Cette très longue latence s’explique par le fait que, malgré la gravité des dommages subis par le chromosome 3, cette mutation n’est pas suffisante à elle seule pour véritablement déclencher la progression du cancer et que l’expansion initiale des mutants se limite à une centaine de cellules seulement. Nous possédons une autre copie du chromosome 3 qui peut prendre la relève et empêcher le développement du cancer. Selon les auteurs, il est d’ailleurs probable que la plupart d’entre nous possèdent certaines de ces cellules précancéreuses, sans pour autant développer un cancer du rein.
Avec le temps, par contre, le risque de mutation dans le deuxième chromosome 3 s’accroît, et lorsqu’une telle mutation se produit dans le gène suppresseur VHL, la tumeur peut alors commencer à véritablement progresser et aboutir à un cancer mature.
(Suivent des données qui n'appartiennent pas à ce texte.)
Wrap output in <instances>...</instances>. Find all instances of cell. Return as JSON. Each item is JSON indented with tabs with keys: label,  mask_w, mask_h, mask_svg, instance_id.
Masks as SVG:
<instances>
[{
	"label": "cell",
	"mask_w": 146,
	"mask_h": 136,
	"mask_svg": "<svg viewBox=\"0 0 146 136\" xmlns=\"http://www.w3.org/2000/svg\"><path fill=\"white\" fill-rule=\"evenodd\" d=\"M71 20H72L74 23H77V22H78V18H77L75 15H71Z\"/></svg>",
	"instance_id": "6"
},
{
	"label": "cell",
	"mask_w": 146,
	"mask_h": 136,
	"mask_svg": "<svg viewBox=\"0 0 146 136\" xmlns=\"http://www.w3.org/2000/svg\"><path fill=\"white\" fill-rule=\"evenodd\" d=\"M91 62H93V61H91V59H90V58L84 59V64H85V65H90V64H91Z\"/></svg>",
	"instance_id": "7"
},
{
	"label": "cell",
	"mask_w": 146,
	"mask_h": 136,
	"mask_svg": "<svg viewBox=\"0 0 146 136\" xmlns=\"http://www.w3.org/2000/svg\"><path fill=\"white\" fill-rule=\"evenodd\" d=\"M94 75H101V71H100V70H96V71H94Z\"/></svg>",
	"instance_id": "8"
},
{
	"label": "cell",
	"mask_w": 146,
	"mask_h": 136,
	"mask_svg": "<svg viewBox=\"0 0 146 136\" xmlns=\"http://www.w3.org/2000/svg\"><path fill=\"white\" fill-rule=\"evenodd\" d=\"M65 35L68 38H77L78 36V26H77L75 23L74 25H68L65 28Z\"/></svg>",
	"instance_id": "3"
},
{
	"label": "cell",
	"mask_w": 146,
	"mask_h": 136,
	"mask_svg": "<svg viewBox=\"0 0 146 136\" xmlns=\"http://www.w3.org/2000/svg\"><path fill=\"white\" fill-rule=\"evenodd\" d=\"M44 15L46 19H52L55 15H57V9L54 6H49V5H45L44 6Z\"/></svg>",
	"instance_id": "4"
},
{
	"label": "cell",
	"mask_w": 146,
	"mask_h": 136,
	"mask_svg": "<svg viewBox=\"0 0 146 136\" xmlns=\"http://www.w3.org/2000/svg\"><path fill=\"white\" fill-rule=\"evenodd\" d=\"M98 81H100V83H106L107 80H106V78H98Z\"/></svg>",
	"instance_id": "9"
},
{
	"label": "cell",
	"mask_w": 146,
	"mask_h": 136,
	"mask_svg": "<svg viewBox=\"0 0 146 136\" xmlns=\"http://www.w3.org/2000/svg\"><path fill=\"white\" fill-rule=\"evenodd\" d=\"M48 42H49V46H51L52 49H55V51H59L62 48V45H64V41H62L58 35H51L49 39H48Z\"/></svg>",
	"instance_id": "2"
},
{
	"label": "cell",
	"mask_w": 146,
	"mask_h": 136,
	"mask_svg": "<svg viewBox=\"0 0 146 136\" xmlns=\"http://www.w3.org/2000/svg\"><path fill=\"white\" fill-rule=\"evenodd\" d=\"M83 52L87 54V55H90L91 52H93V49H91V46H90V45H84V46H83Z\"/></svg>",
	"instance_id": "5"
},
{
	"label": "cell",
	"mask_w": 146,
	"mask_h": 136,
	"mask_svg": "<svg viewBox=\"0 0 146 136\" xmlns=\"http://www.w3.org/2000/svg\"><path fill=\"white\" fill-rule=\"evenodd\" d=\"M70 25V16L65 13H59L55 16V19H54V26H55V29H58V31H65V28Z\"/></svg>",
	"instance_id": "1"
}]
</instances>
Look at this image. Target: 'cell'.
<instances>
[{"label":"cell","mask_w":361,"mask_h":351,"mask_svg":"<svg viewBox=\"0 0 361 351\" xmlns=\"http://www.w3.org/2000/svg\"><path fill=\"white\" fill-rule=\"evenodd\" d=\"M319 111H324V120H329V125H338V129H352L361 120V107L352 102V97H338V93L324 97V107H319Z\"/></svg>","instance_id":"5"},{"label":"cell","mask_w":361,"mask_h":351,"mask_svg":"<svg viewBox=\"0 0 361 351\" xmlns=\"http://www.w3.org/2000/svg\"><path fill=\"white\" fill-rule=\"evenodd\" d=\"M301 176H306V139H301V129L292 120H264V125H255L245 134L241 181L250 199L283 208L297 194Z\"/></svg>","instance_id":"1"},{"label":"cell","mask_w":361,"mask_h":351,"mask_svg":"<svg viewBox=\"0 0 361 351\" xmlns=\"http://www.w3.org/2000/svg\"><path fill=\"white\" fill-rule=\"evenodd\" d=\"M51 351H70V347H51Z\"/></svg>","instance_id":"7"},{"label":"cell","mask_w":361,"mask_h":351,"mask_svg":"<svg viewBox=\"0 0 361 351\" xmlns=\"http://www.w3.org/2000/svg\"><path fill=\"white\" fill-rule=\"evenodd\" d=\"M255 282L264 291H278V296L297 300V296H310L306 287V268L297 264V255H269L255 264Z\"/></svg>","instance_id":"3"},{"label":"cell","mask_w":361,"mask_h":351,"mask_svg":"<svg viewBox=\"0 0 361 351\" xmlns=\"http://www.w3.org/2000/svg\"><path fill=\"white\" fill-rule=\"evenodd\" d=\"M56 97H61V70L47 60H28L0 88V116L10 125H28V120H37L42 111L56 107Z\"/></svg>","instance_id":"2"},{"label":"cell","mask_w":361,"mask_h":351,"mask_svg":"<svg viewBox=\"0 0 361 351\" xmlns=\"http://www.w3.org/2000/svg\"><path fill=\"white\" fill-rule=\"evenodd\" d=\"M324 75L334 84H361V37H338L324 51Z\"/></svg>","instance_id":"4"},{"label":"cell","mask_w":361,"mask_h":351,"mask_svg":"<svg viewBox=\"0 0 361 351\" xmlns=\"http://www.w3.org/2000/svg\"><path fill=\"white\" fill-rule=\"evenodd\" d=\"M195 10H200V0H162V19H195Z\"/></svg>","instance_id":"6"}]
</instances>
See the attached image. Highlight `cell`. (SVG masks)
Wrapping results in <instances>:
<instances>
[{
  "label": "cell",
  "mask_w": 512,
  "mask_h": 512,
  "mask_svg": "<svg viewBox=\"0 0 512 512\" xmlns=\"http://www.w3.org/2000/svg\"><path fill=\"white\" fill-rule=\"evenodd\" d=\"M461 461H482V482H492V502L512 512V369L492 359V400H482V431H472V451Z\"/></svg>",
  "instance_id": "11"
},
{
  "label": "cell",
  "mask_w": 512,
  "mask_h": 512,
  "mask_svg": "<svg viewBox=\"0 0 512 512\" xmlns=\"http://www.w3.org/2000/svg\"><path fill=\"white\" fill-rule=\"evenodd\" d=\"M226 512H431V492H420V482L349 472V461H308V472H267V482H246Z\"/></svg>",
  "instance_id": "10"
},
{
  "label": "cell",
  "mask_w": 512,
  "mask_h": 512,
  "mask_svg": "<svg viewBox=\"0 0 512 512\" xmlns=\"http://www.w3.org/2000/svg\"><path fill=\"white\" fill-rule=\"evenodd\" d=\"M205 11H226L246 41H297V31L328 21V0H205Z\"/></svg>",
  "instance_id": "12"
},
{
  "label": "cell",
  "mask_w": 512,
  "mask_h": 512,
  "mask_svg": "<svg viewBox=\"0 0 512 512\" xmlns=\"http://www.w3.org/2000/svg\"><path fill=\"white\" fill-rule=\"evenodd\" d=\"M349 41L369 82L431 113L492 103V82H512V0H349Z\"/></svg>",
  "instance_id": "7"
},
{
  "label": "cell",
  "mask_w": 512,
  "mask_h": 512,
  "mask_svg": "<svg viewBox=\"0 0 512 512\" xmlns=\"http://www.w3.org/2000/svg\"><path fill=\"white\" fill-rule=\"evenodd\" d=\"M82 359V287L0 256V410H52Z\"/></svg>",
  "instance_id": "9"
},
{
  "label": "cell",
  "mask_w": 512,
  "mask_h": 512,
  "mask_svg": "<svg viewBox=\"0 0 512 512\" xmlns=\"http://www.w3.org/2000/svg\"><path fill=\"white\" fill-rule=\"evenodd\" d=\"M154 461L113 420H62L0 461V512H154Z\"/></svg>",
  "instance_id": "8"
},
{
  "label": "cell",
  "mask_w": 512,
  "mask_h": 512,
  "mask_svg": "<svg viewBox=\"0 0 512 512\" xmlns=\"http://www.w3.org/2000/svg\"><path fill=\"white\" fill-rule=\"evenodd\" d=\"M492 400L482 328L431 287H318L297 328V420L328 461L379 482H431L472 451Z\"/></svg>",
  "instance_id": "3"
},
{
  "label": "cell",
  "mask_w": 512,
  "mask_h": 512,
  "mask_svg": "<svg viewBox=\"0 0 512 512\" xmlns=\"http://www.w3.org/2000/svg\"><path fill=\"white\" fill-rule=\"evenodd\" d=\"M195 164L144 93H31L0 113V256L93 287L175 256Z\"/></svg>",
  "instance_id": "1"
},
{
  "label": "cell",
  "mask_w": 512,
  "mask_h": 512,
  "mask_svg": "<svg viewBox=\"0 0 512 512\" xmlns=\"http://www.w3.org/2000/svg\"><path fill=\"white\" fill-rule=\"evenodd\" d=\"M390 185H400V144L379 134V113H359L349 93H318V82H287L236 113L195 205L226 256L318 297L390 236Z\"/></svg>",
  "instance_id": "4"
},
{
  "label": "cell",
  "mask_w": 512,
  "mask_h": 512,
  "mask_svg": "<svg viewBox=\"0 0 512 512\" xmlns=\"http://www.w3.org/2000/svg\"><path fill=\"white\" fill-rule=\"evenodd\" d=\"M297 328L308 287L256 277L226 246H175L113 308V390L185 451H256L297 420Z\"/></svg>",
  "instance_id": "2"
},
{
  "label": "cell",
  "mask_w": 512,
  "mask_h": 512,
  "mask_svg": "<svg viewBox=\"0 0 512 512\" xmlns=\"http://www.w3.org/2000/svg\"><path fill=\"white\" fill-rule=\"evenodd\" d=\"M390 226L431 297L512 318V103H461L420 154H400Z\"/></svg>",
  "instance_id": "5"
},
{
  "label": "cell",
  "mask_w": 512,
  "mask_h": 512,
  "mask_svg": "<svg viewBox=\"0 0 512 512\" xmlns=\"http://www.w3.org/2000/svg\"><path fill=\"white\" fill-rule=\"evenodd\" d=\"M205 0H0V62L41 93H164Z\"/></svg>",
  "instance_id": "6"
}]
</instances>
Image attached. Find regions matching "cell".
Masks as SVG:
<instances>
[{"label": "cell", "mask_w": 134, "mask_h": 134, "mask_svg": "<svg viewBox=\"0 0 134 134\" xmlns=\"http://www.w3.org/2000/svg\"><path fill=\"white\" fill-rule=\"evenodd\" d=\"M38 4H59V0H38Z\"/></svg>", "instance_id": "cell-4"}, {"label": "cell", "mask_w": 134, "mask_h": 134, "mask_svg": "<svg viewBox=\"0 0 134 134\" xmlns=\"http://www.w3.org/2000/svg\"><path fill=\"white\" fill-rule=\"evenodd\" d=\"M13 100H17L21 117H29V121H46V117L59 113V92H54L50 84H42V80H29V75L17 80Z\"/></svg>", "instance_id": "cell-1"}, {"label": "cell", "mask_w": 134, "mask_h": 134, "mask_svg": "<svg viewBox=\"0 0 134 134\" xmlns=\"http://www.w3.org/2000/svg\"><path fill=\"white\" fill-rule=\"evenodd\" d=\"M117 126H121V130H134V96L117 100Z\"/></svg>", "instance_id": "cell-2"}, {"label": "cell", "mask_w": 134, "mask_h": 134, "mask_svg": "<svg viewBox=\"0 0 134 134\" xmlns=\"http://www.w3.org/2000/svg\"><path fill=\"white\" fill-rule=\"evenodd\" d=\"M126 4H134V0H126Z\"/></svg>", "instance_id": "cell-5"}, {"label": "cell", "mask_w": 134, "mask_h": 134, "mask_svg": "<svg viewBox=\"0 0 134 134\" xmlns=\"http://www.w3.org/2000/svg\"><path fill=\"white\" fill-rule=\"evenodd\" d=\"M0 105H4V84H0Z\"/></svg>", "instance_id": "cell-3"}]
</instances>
Comme c’est le cas pour l’ensemble des cancers, cette longue latence offre néanmoins une large fenêtre de prévention et il est permis d’envisager que nous pourrons d’ici quelques années développer des méthodes pour identifier les patients qui sont porteurs d’une tumeur rénale immature et ainsi intervenir rapidement, avant que le cancer n’atteigne un stade avancé et difficile à traiter.
En attendant que ces outils soient disponibles, il est bon de rappeler que certaines facettes du mode de vie augmentent le risque de cancer du rein et qu’une modification de ces habitudes peut contribuer à prévenir l’apparition des mutations additionnelles qui permettront le développement de ce cancer. Un des facteurs les mieux caractérisés est le tabagisme, et il n’y a pas de doute que cesser de fumer représente une action concrète pour diminuer le risque de cancer rénal (de même que le cancer du poumon, de la vessie, et une dizaine d’autres types de cancers). Un autre facteur important est le surpoids, l’obésité en particulier, qui triple le risque de cancer du rein possiblement parce que l’excédent de graisse qui enveloppe les organes de la cavité abdominale (comme le rein, le côlon, l’utérus) procure un environnement riche en molécules inflammatoires qui favorisent l’apparition de mutations et la progression du cancer.